What is Business Cycle Fund and should it be in your Portfolio
What is Business Cycle Fund and Should you invest in such
fund. ??
Before we understand Business
Cycle Fund, we must understand in brief what is Business Cycle…
The four stages of the cycle are expansion, peak, contraction, and trough. Factors such as GDP, interest rates, total employment, and consumer spending, can help determine the current stage of the economic cycle.
The classical business cycles
are identified as recurrent, alternating phases of expansion and contraction in
a large number of economic activities.
So by navigating
business cycles accurately, an equity fund can become an all-weather investment
vehicle.
Business Cycle Fund aims to
deploy the business cycle approach to identify economic trends and invest in
sectors and stocks that are likely to outperform.
Historical observation and
analysis of trends shows that there are evidences to suggest that the nature of the
stocks that do well in one cycle changes in another cycle. In expansion cycle,
mid- & small-cap oriented financials, real estate, consumer discretionary,
capital goods and industrials outperformed.
During a slowdown, utilities, pharma, FMCG and IT do well. During recession, large-cap oriented utilities, pharma and FMCG outperform. Autos, metals & mining, large financials and IT do well during recovery phase. So, the business cycle theme investing allows a fund to consider aggressive sector over/under weight calls as compared to other diversified funds across different economic phases.
Business Cycle Fund will
invest at least 75-80 % of the portfolio as per business cycles theme and the
rest in other equities, debt instruments, Gold ETF, REITs and InvITs. The fund
also has the flexibility to go overseas for investments and this can be handy
in a period of domestic recession. During times of global recession or crisis,
the scheme may also look at investing in Gold ETFs as it can provide some
insulation against the downside risk in equity portfolio.
Portfolio
parameters such as market cap allocation and number of stocks in portfolio will
be based on the stage of business cycle. For instance, in a slowdown period,
there will be more large-caps, fewer number of stocks as well as sectors. But
when the economy is expanding and growing rapidly, large-cap allocation would
automatically be lower and the number of stocks would be higher. Portfolio
churn will be a function of the frequency of cycle changes.
In short
Let me
explain in simple language , during pandemic (covid) Pharma and health sector
and IT sector is out performing other sector because of more demand of medicine
and health related item , due to such pandemic Work from Home and online
classes concept has increases giving boost to software making sector (IT)
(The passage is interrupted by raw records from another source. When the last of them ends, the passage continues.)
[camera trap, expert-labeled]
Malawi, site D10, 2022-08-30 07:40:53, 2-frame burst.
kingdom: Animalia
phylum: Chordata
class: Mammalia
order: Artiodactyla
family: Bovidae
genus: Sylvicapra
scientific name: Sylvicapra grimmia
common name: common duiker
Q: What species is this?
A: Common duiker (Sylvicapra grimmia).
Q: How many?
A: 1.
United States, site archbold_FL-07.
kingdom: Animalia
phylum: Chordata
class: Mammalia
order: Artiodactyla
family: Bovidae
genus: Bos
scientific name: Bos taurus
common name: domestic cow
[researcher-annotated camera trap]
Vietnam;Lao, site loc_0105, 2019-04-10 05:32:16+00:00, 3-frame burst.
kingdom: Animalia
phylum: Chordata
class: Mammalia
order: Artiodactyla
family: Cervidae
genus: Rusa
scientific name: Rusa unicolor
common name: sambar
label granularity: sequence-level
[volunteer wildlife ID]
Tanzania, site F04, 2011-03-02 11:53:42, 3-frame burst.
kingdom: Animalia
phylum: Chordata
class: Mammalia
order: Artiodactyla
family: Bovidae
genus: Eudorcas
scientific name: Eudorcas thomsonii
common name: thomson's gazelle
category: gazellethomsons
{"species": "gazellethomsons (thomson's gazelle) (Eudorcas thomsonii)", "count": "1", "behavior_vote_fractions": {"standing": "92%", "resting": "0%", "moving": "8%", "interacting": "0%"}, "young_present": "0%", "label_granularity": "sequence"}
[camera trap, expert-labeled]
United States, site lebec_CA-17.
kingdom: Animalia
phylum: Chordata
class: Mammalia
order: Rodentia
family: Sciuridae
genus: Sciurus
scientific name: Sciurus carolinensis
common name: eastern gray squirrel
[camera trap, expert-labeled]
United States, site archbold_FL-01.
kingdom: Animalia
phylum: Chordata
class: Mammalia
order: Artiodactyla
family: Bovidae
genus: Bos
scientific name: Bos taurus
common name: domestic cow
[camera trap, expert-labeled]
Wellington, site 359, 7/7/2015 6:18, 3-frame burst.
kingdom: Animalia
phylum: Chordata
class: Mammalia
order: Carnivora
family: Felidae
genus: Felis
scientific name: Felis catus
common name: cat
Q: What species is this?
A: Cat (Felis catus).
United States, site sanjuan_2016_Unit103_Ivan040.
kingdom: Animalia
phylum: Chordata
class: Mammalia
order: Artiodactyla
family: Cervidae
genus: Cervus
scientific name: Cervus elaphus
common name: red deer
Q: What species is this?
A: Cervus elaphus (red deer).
sector but such scenario may not continue long and due to government
policy development of facilities
/Infrastructure may increase , giving boost to Infrastructure sector and stock
price of cement, steel , metal making
companies may increase . such sector may
also witness boom for 1 year or two then may come the time of Energy sector , Auto sector etc.
The Business
Cycle fund aims to allocate and
REALLOCATE / REBALANCE stocks and
sectors that will outperform during CURRENT BUSINESS CYCLES AND IN CASE OF
GLOBAL RECESSION THE FUND MAY INVEST IN
GOLD ETF etc. giving optimum , all weather proof return on Investment.